Preisings Vater, der sich mit dem Sterben gerade so viel Zeit gelassen hatte, dass Preising sein vor anderthalb Jahren an einer privaten Pariser Gesangsschule unterbrochenes Betriebswirtschaftsstudium abschließen konnte, vererbte seinem Sohn seine Fernsehantennenfabrik mit fünfunddreißig Angestellten zu einer Zeit, da der Kabelanschluss schon längst Einzug gehalten hatte.
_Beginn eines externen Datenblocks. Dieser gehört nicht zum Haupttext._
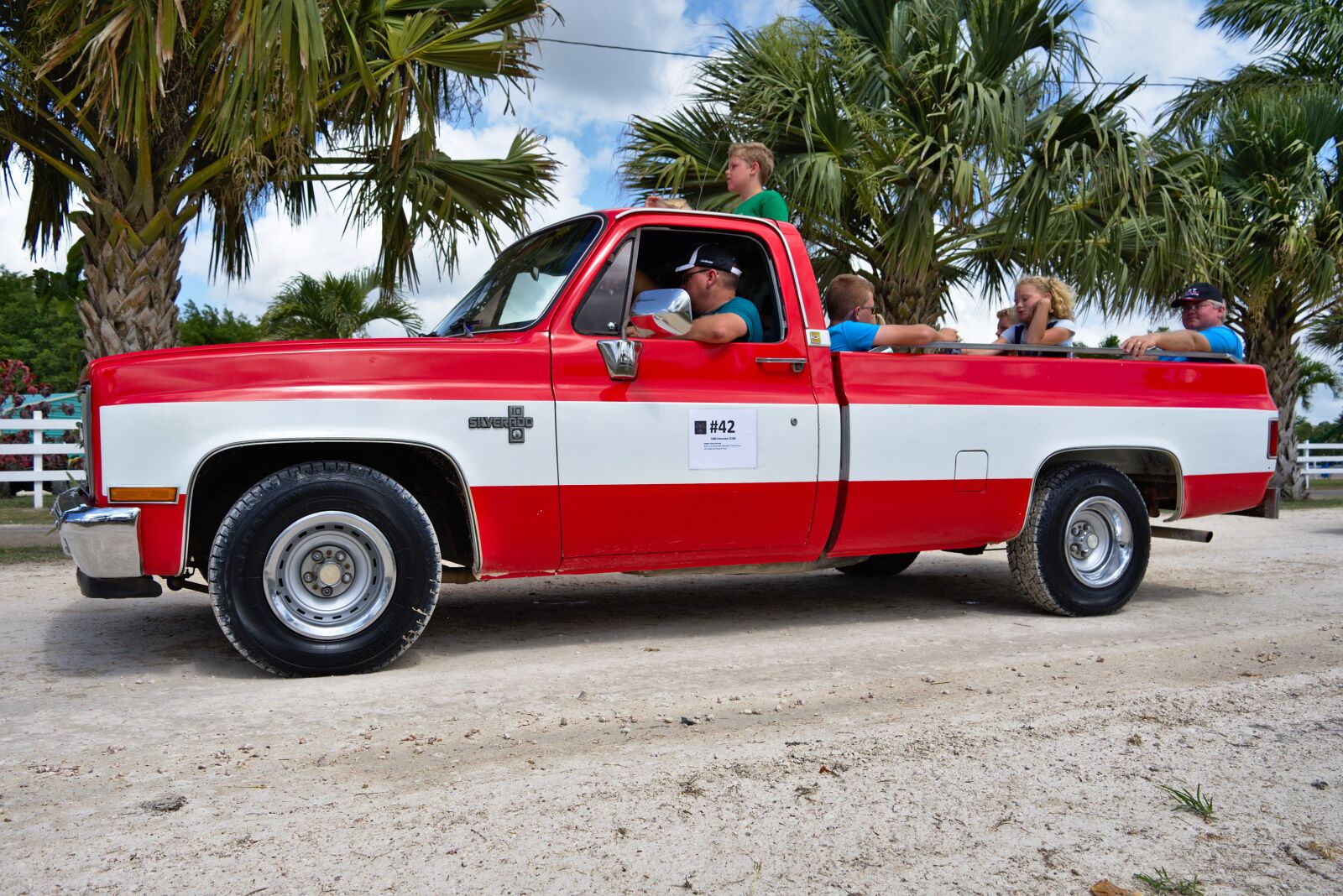 Nikon D7200 sample photo. Car, vehicle, transportation system photography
Die Firma, die aus der großväterlichen Drossel & Potentiometer Manufaktur hervorgegangen war, in der sich Preisings Vorfahren die Finger mit dünnen Kupferdrähten wund gewickelt hatten, machte damals beinahe ihren gesamten Umsatz mit der Herstellung jener meterlangen, aber, da fast ohne Verästelungen, recht preisgünstigen Antennen, die sich Hobbyfunker – leider auch eine aussterbende Gattung – aufs Dach zu pflanzen pflegten.

Preising kam also, ohne eigenes Verschulden, zu einer desolaten Firma, die ein paar tatkräftige Entscheidungen nötig gehabt hätte, und deswegen kann es als gesichert gelten, dass das Unternehmen heute nicht mehr existieren würde, hätte nicht jener junge Messtechniker Prodanovic die Wolfram-CBC-Schaltung entwickelt und die Zügel in die Hand genommen. Prodanovic war demnach nicht nur dafür verantwortlich, dass Preising mittlerweile vermögender Besitzer, sondern auch Vorstandsvorsitzender einer Gesellschaft mit tausendfünfhundert Angestellten und Niederlassungen auf fünf Kontinenten war. Zumindest nach außen hin, denn das operative Geschäft des dynamischen Unternehmens, welches nun den dynamischen Namen Prixxing trug, führte längst Prodanovic, zusammen mit einer Riege entschlussfreudiger Leistungsträger und Wertschöpfer.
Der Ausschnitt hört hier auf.